Today I’m delighted to feature Ruth Connolly, author of our recent book If you lived here, you’d be home by now, who tells us the story behind five of her favourite images from the project.
I approached these houses like any other, but when I went to take the picture, I heard a rustling noise and a horse came out from nowhere. It was the only half-finished house I’d seen that was being used in any way, except for one I saw that seemed to have been used by squatters. I really like this photograph for the presence of the horse, as it’s a nice interruption from the silence in most of the other photographs.
02 Broken Fence
I photographed this broken fence on a day where the lighting was very harsh, and when I got the film developed, I liked the fence but I wasn’t happy with the light. A couple of months later I returned to the fence again to take this photograph. As I wasn’t really keeping a record of places I’d been, it took me a while to find the fence but I was glad to have eventually found it, as I see it as a sort of metaphor for failure- the most basic function of a fence is simply to stay upright- and also a nod towards the trespassing I had been doing, going into backyards of of non-houses, with broken fences.

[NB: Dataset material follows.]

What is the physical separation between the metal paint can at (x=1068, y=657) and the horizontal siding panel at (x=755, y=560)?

This was my favourite housing estate. The houses, though now in disrepair, had such potential. They faced onto the river, and there was a show house at the front that still looked good. It made me sad that such a beautiful place was never put to use. I returned a couple of years later, and I found that most of the houses had finally been moved into; the lawns were cut, they had been fixed up and repainted, and there were childrens’ toys and signs of life everywhere.
This is a house in the small town where I am also from in the West of Ireland. It had always bothered me, and it was the first estate I photographed. I photographed it, not for any real reason, but it was one of the photographs I first saw that gave me the idea to delve deeper into the subject.
This is one of my favourite photographs, because the lawns are taken care of, the little trees have been planted, and the walls are painted – everything looks as it would in the brochure. It’s not until you look closer, that you see the stickers left on the windows, the street lamp has no light, and other little signs of emptiness. I feel like this could be used as a backdrop for the film ‘Stepford Wives’ for its uncanniness.